Далила (Анита Рачвелишвили, справа) включает заклинание для Самсона (Грегори Кунде). Метрополитен-опера
Если и есть один главный недостаток, который помешал сладострастной «Самсон и Далила» Сен-Санса пополнить ряды таких опер, как «Кармен» и «Аида», то это отсутствие в библейской пьесе театральной напряженности. В частности, у персонажа Самсона нет настоящей драматической дуги: он идет от героя к нулю (и обратно) в основном только потому, что так сказано в либретто.
Но первый вечер весеннего возрождения этого произведения в Метрополитене (13 марта) был потрясен экстра-оперным драматическим поворотом. После первого акта тяжело больной тенор Александр Антошенко был избавлен от страданий, а ветеран-художник Грегори Кунде оставался в сандалиях до конца вечера. Его уверенность и твердое музыкальное мастерство превзошли все возможности выступления. На самом деле это было более четкое и захватывающее шоу, чем мы слышали во время звездной премьеры прошлой осенью.
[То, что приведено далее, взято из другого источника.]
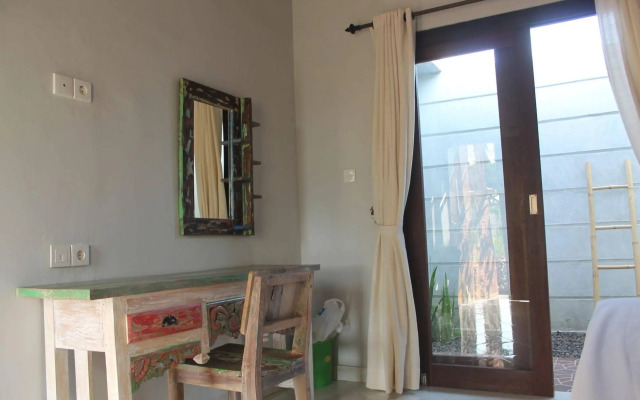 Louto Dmell Guesthouse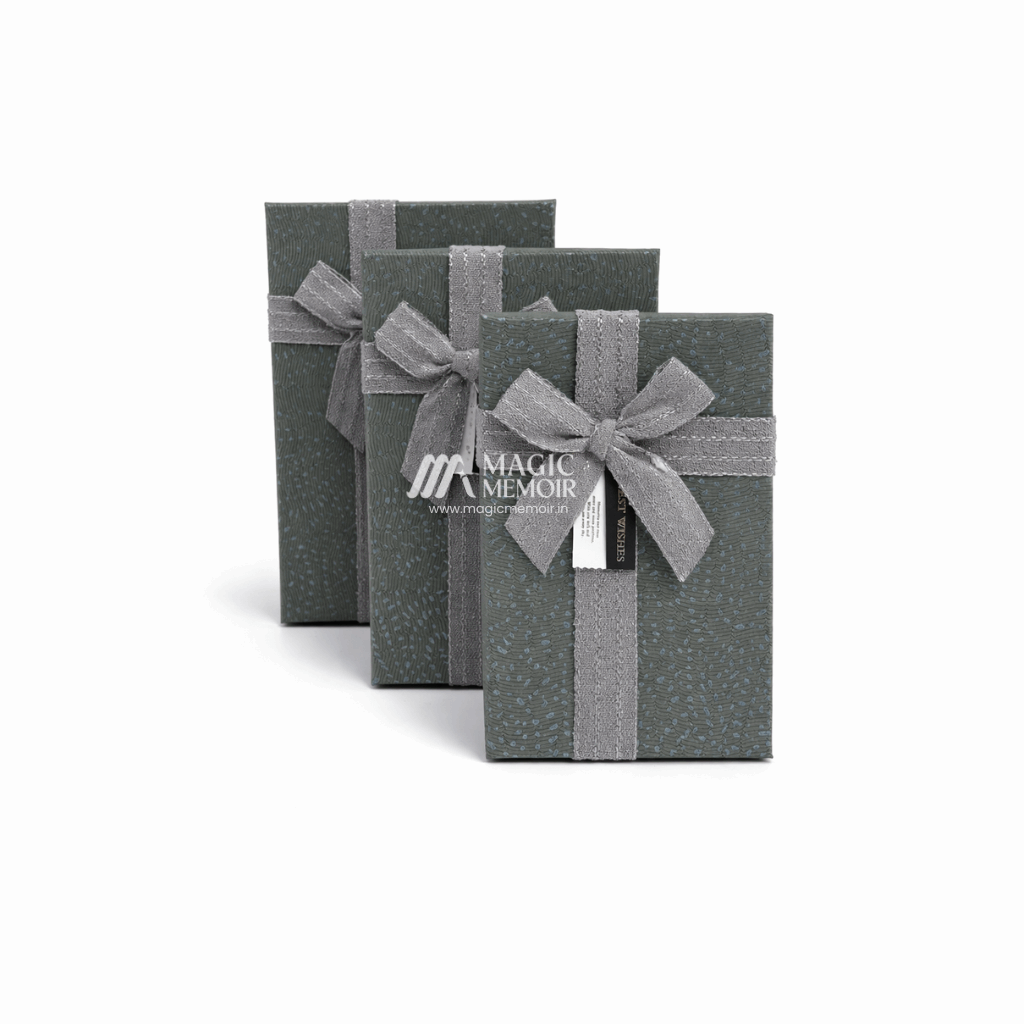 Rectangle Boxes MM-252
Подпишитесь на бюллетень Observer's Arts Newsletter
Карьера Кунде началась в 1978 году, и он очень редко бывал в Метрополитене с весны 1987 года, когда он был одним из стаи теноров, участвовавших в новой постановке «Манон» вместе с Катрин Мальфитано. Десятилетиями он специализировался на бельканто (его последние выступления в Метрополитене были в «Пуританах» с Анной Нетребко в 2007 году), а затем, когда ему за 50, он перешел в драматический теноровый репертуар, такой как Отелло и Эне в «Троянцах».
В возрасте 65 лет тенор владеет голосом среднего размера с удивительно малым звуком износа. Если средний регистр звучал довольно просто, то кульминационные ноты над нотоносцем разносились блестящим звоном и (что более важно) абсолютной уверенностью. Конечно, всегда приветствуются твердые высокие ноты, но в этой опере последняя высокая си Самсона также имеет драматическое значение, символизируя новую силу, с которой он разрушает храм филистимлян.
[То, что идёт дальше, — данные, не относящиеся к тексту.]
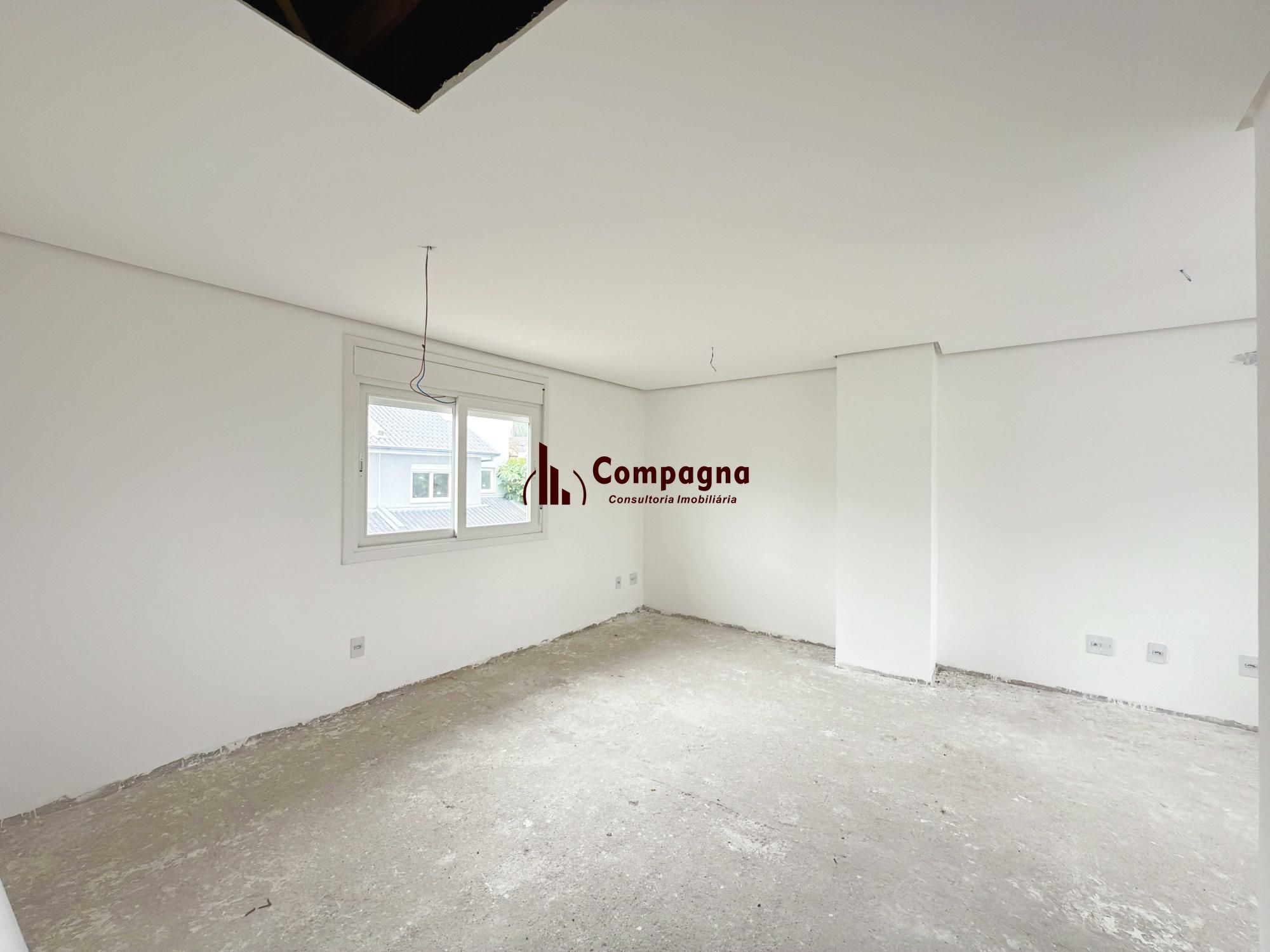 Vende-se casa em condomínio com 4 dormitórios (2 suítes), 3 vagas  – Tristeza — foto 4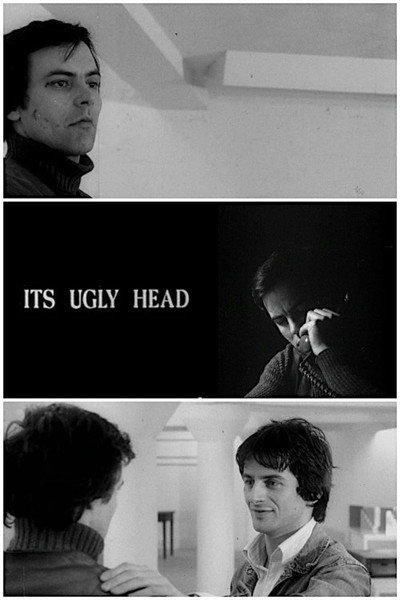 Póster de Its Ugly Head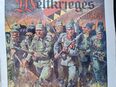 Illustrierte Geschichte des I. Weltkrieges in 88471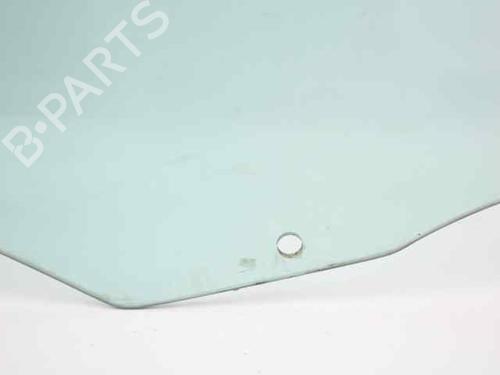 Front right door window RENAULT MEGANE II Estate (KM0/1_) 1.5 dCi (KM16, KM1E) | BP19238564C19 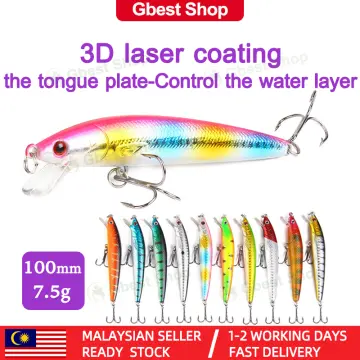 READY STOCK) 500Pcs Fish Hook Kail Ikan Cangkuk Ikan Carbon Steel Carp  Fishing Hooks Size3-12 With Fishing Tackle Box (Size:HOOK WITH HOLE)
Эта нота победила таких суперзвезд Метрополитена, как Роберто Аланья и Пласидо Доминго, но не вызывала опасений за Кунде. Более того, его пение для предыдущих групп было настолько классическим, что его финальное вокальное восхождение казалось триумфально неизбежным.
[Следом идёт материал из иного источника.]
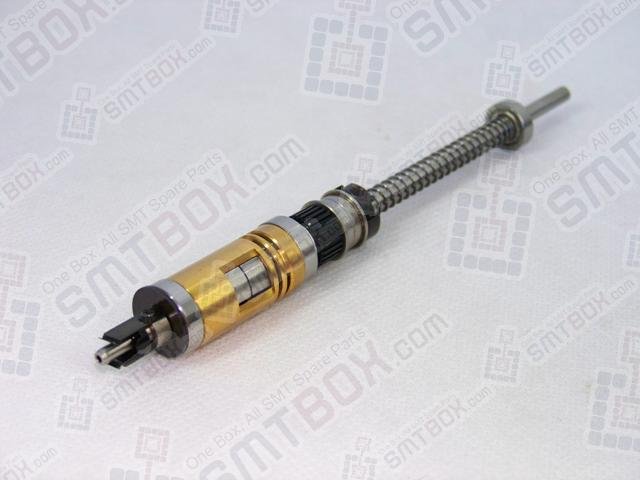 YAMAHA YV100X Philips Assembleon Topaz X Full Vision Surface Mounter STD SHAFT1 SPARE KV8 M712S A0X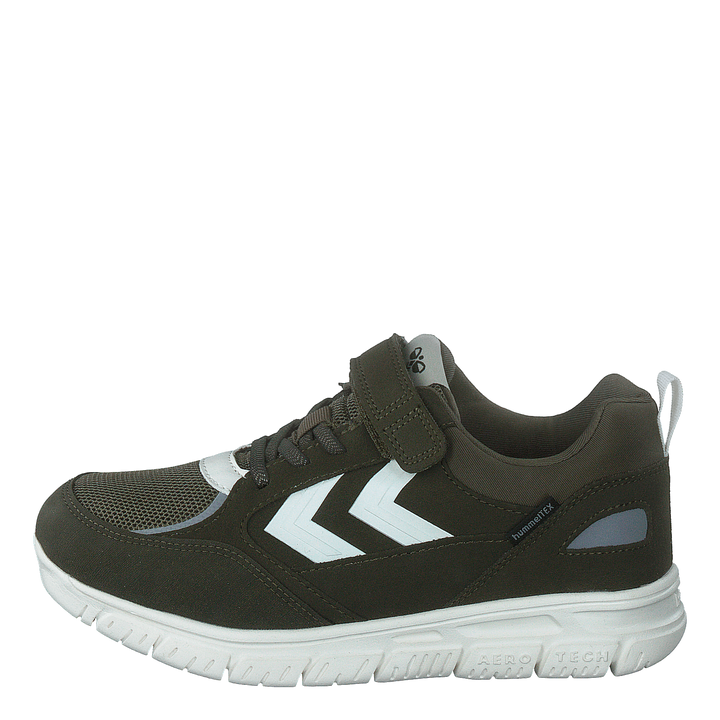 X-light 2.0 Tex Jr Dark Olive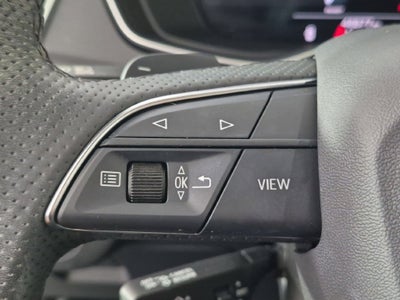 2024 Audi Q5 Sportback S line Premium Plus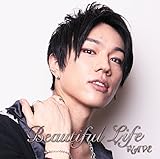 Beautiful Life�yF�^�C�v�z(SEN �\���W���P�b�g)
Но ничто не омрачило Далилу Аниты Рачвелишвили. Меццо звучало потрясающим голосом во всем широком диапазоне роли, от дикого грудного голоса на две октавы до продолжительного злого высокого си-бемоля, который мог оглушить за квартал. Но «дикое» пение было зарезервировано для кульминационных моментов. В остальном Рачвелишвили, казалось, имел в виду, что Далила была дворянкой и жрицей, выполнявшей миссию по защите своего народа.
По крайней мере, так началась ее драматическая дуга. Меццо наложило на ее роль чувство растущего сомнения, поскольку ее симпатия и любовь к Самсону усилились. В основном этот вариант простой сюжетной линии создавал интересного и более сложного персонажа, хотя временами (в контексте вялой постановки Дарко Тресняка) хотелось, чтобы у этой яркой художницы было более разнообразное сценическое действие, чем просто снятие головного убора жрицы.
Для Рачвелишвили было очень замечательно смоделировать свой массивный голос для более интимной, ласковой музыки оперы, но пару раз, я думаю, она перестаралась с пианиссимо. Прекрасная песня «Printemps qui begin», завершающая первый акт, звучала так, как будто она отметила, и даже первые фразы ее знаменитой арии обольщения «Mon cœur s'ouvre à ta voix» казались ей почти такими, как будто она напевала себе удовольствие.
К ее чести, она смогла выдержать довольно медленные темпы, установленные дирижером Марком Элдером на протяжении всей оперы.
Спектакль «Тресняк» не изменился с момента премьеры, хотя на этот раз мне больше понравились скользкие мальчишки, служащие прислужниками языческого бога Дагона. Но моя повышенная признательность, возможно, связана не столько с восхищением хореографией Остина МакКормака, сколько с моей застойной жизнью свиданий.